# START OF DOCUMENT TEXT
I will go to dark places in the pages of stories about rape and murder, greed and burning lust. I will not shrink from my self-appointed task, because I want to know what is real, I want to escape from my own narrative and understand others’. We students of humanity, we must have courage to gather material, knowledge, darkness and light, and assemble meaning and purpose. We are alive in this world, and will listen to it crying out, we will see it expanding, we will grasp the universe and reach into the soul, and we will reap mysteries. We will live.

Monday, June 22, 2015

In Defense of Hope


Approximately 6 million people visit the Mona Lisa in Paris’ Louvre every year to squint at the tiny frame and revel in its artistry. Roughly 7 million visit Michaelangelo’s Pieta in St. Peter’s Basillica, while another 3 million reportedly see his ‘David.’ I stood in front of St. Stephen’s cathedral in Vienna, Austria when I was 17, and the world I knew shifted and changed beneath my breathless awe. I heard the world famous Vienna philharmonic play Sibelius’ 5th symphony and watched tears fall down faces from around the globe. I saw the Beethoven Frieze in the unfinished basement of Vienna’s Secession building and I reminded myself to breathe during ‘The Prayer’ from Gounod’s Faust. The humanities offer significant insight into the mortality we are all a party to. The thirst for creation—as master, student, or bystander, seems to be insatiable, providing meaning to an otherwise drab landscape of suffering and finality. The extraordinary provides hope for the ordinary and mundane, and we flock to it. It is as though marvelous human creations provide a hope that this whole business of being human isn’t so bad after all, because look at what emotion is evoked and tell me that it doesn’t change us as mortal—and moral—beings. These creations give strength to mankind as a whole and give reason to believe that there is something, some spark of madness, that cannot be quenched and that lifts us as an entity higher through centuries of study. 

Take all of that and then imagine something more powerful than any tangible creation. An idea, this idea: We live and we die, yet we are not alone through the cycles of dust to dust. In the broad continuum of space, we have a place among the stars, a home in the infinite vacuum of incomprehensible grandeur. There is a being in complexity unparalleled to the most advanced mathematical sciences that has engineered the universe and perfectly created an organized splendor that responds to stimuli, builds and rebuilds without compulsion in response to changing weather patterns, naturally creates new life, and  even expands into the chasms of space throughout eons of time. He is not a magician, but instead a scientist so precise that his creations continue according to perfectly balanced principles. The precipitous entropy of the universe—all matter progressing toward chaos—is kept in check by an eternal equilibrium unattainable by any human means. He is not only omnipotent and omniscient, but in fact a Father to mortal children who in all their minuscule endeavors still relate to His perfected magnificence. This “idea” contains the most pervasive and extensive philosophy ever attributed to mankind. It is the most permeating and universal notion throughout every age of time and across social, racial, gender, and economic barriers. It is woven into stories etched on pre-historic caves and painstakingly carved into stone tablets. It has infiltrated every work of man since the beginning of time. It is undoubtedly the most unflinching concept, withstanding both the fiercest criticism and the deepest loyalty. It is an idea that has united millenniums of believers across continents and lent something more precious than the gold and silver which have ruled the world: hope.
# END OF DOCUMENT TEXT
# START OF RECORDS SUPPLIED
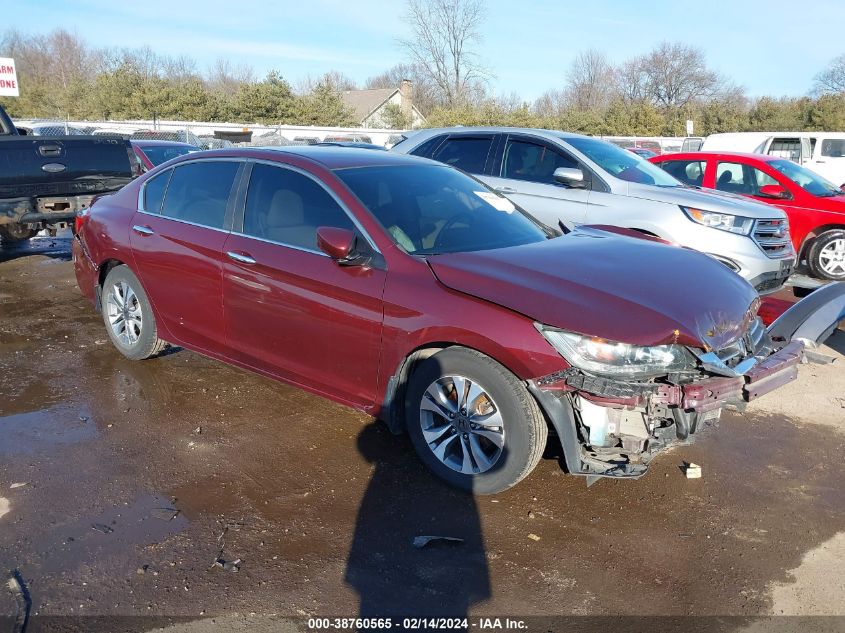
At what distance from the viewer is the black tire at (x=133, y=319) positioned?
17.3 ft

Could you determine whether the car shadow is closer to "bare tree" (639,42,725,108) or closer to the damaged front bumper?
the damaged front bumper

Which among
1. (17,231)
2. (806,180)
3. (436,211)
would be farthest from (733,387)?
(17,231)

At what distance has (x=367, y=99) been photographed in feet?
214

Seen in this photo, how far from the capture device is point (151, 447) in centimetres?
419

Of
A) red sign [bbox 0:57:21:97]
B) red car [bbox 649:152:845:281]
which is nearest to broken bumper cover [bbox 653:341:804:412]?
red car [bbox 649:152:845:281]

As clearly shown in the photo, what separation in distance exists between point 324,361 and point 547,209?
14.1ft

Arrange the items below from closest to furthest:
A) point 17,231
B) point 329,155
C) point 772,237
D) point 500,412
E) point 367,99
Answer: point 500,412 → point 329,155 → point 772,237 → point 17,231 → point 367,99

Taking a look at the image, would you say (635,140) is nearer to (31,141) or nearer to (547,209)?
(547,209)

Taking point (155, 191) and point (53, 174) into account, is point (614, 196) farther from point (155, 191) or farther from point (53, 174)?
point (53, 174)

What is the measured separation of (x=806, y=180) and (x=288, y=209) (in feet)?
28.3

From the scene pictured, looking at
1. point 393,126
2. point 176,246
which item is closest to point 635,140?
point 393,126

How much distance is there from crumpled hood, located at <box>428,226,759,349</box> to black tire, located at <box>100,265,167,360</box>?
268cm

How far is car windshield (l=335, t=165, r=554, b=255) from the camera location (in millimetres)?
4012

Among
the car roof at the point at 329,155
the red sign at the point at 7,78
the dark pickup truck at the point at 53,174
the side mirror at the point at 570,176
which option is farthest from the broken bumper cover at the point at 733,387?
the red sign at the point at 7,78
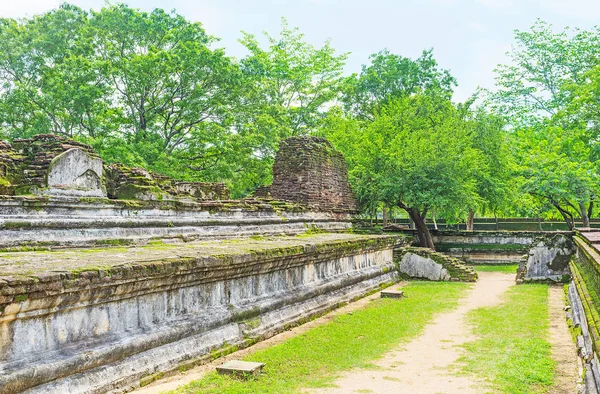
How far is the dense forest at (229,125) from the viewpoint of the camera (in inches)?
749

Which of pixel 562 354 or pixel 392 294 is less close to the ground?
pixel 392 294

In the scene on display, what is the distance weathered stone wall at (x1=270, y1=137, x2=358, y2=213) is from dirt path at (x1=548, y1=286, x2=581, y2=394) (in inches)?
312

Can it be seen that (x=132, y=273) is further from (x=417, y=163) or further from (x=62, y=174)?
(x=417, y=163)

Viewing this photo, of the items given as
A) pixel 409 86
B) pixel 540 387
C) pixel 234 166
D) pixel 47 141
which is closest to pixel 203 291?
pixel 540 387

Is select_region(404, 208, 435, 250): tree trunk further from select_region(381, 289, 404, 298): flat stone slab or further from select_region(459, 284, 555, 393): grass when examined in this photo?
select_region(459, 284, 555, 393): grass

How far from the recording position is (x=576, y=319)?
786 cm

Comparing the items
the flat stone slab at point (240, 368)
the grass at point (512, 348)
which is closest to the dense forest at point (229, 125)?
the grass at point (512, 348)

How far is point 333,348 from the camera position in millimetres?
6781

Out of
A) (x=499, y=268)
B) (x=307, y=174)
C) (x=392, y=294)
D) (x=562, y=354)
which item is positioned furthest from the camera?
(x=499, y=268)

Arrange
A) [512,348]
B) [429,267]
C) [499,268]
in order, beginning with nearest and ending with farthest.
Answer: [512,348] < [429,267] < [499,268]

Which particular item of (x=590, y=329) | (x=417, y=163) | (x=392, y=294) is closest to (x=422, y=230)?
(x=417, y=163)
# END OF RECORDS SUPPLIED
→ **SET TASKS**:
- 1) Answer these questions from the essay on hope:
(a) About how many people visit the Mona Lisa each year?
(b) Which symphony did the Vienna Philharmonic play?
(c) According to the essay, what has the idea lent that is more precious than gold and silver?
- 2) Resume the essay on hope from the point where it stops.
The rows play no part in this work.

→ **TASK RESPONSES**:
- 1)
(a) Approximately 6 million.
(b) Sibelius' 5th symphony.
(c) Hope.

- 2)
If we as a human entity created God, He is our single greatest creation. And if the great argument against the organized stems from this creation is that religion’s byproduct is merely mass mediocrity, it is only logical to conclude that the original idea of a universal creator does not match the suppositions of mediocrity in devotion to Him. Is it merely uneducated blindness to adhere to such a mystical idea as God? 

Contact, a 1997 drama, tells the story of a brilliant young astronomer who dreams of contacting extra terrestrial life. After a life-changing experience passed in a fraction of a second, her testimony is doubtful. All she has to back her story is her own conviction, and with that conviction she clings to the hope that the continuum of matter in the universe is not just a waste of space. As she testifies in court, she says (begins at 1:22):

I had... an experience.  I can't
prove it.  I can't even explain it.
All I can tell you is that
everything I know as a human being,
everything I am -- tells me that it
was real.

I was given something wonderful.
Something that changed me.  A vision
of the universe that made it
overwhelmingly clear just how tiny
and insignificant -- and at the same
time how rare and precious we all
are.  A vision... that tells us we
belong to something greater than
ourselves... that we're not -- that
none of us -- is alone.

I wish I could share it.  I wish
everyone, if only for a moment --
could feel that sense of awe, and
humility... and hope.  That
continues to be my wish.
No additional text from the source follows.